Barbara Roux

Barbara Roux is an installation artist who works with themes of natural history, focusing on habitat loss and preservation. She is aware of the cycles that exist in wilderness habitats and concerned about the disruption to them by human communities. Her days are spent in an immersion in the life that exists on wild edges in the New York area. Her father was a pharmacologist who worked in the Brazilian Amazon for years on Yellow Fever research. He inspired her to become seriously connected with the natural world. Before going to college to study art Roux worked as an intern for a geobotanist in Africa.

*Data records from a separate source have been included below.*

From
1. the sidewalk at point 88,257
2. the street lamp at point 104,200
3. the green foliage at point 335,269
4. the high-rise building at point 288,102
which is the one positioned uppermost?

Roux creates layered installations of subtly altered elements from wild sites to address and magnify the importance of seeing and wanting to integrate wilderness places into our own human systems. Since receiving her M.F.A. from Hunter College, C.U.N.Y Roux has shown her installation based works in museums, galleries and universities. She has had solo exhibitions at Lyman Allyn Art Museum, Hofstra University Museum, Discovery Museum, Islip Art Museum, C.U.N.Y. Queens College Art Center, Real Art Ways and A.I.R. Gallery. Her photographs have been the covers of Orion Magazine, Annals of Earth and The Fourth River. She has had her work written about in The New York Times, Art New England, Sculpture Magazine, New York Magazine, Newsday, Audubon, Arts Magazine and Volume Magazine. Her artist’s books of her landscape based site photographs and poetry are in numerous university and museum library collections. She has also been featured in an interview segment on NBC television.